__Activities__:
(a) State whether each of the following statements agrees with the blog post on teacher secrets, answering yes or no and quoting the deciding words: (i) the writer teaches elementary school; (ii) the writer names the author of an essay read aloud only if that student chooses to be identified; (iii) the tests that were spilled on were eventually marked and returned to parents.
(b) Copy the passage of the blog post on teacher secrets that begins with "So, those are" and ends after "Anonymous said...", replacing "comment" with "reply".

Sunday, November 29, 2009

'Fess Up, Teachers!

I was going through my Sunday morning ritual of reading PostSecret. If you've never seen it, you should give it a look. It's a site where people confess their innermost secrets by sending them in on postcards with appropriate pictures and captions. This one caught my eye:

I must admit that this is not my postcard, as I don't teach elementary school and I hate Twilight. Personally, I would have watched Die Hard. But this postcard did get me thinking. We all have little teacher secrets we don't let on to everyone. I'll tell a few of mine.

Many years ago, I spilled a Coke on a set of unmarked tests. I was too embarrassed to admit what happened. The tests could never be marked or returned to parents, so I kind of put the students off until they forgot the test ever happened. It tooks months for them to stop asking.

I often read essays aloud in class when someone writes something great. I don't identify the writer unless they choose to be identified. Sometimes, I choose essays by shy kids, even if their papers are not the best ones. The students often look mortified, but I've had a few claim ownership of their papers, and I think it changed their lives in some way.

An mean spirited admin once came into my class and tried to tell one particular student what to do. I knew the kid, and I knew the admin was walking into a mine field, but I let it go. Sure enough, the student told the admin exactly where she could shove her walkie talkie, horizontally. I still laugh about it to this day.

So, those are a few of mine. If you'd like to share, please comment. I repectfully request that you don't post anything that could land you in the rubber room.


Anonymous said...

"Teachers tell me you're a funny guy, but you're never funny in class," said my first year mentor. He told me that Clifton Fadiman, a famous wit who starred on TV game shows in the 50's, started out as a Spanish teacher in Brooklyn. According to legend, Fadiman taught for 15 minutes and told jokes for the rest of the class. All of his kids passed Regents, so he got away with it.

Hoping to emulate Fadiman's success in my second year, I decided to lard my social studies classes with jokes. When we got to Judaism and Genesis in Global History, I opened with an Adam and Eve story: They got married and went on a honeymoon. When they returned to the Garden of Eden, Adam noticed that Eve was depressed. "Is there somebody else?" Adam asked. Replied Eve, "Who?" Usually the reaction was delayed.

The all-time favorite joke, mine as well as the kids', was worked into a lesson on Native Indian cultures, specifically their language diversity: A missionary priest was teaching English to a tribe of Indians. Since their language was not written down, he taught them by pointing to objects, saying the words in English, and having the Indians repeat the sounds. One day, he took the Chief out for a lesson, pointing to trees, deers, and streams. The Chief pronounced every word as best he could. Suddenly, they came to a clearing in the forest and they saw a naked couple messing around.

"What that?" asked the agitated Chief. The priest was nervous and befuddled. He didn't know what to say. Finally, he blurted out, "That's ... riding a bicycle." Instantly, the Chief pulled an arrow from his quiver, raised his bow, and shot the male Indian dead.

"Why did you do that?" screamed the priest.

"Riding MY bicycle," replied the Chief.

__Stored items__:

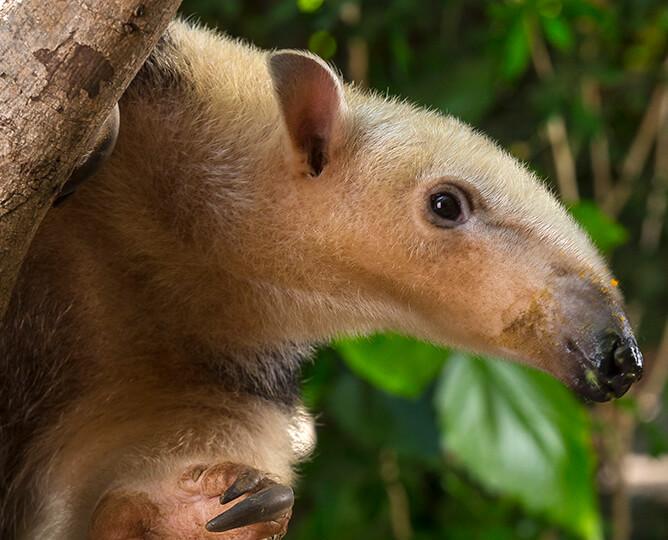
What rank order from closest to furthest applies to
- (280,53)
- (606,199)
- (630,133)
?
1. (280,53)
2. (606,199)
3. (630,133)

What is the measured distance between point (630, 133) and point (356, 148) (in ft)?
8.64

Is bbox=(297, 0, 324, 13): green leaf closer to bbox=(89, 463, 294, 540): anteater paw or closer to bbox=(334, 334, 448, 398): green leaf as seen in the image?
bbox=(334, 334, 448, 398): green leaf

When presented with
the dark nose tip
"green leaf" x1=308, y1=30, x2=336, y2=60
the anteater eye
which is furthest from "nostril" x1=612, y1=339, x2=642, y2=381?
"green leaf" x1=308, y1=30, x2=336, y2=60

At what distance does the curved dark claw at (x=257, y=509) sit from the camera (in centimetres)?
163

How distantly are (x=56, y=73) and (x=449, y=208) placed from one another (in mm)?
706

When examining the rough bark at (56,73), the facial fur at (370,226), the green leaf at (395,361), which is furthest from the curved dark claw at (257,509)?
the green leaf at (395,361)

__Solutions for each task__:
(a)
(i) No: "as I don't teach elementary school and I hate Twilight."
(ii) Yes: "I don't identify the writer unless they choose to be identified."
(iii) No: "The tests could never be marked or returned to parents"

(b)
So, those are a few of mine. If you'd like to share, please reply. I repectfully request that you don't post anything that could land you in the rubber room.


Anonymous said...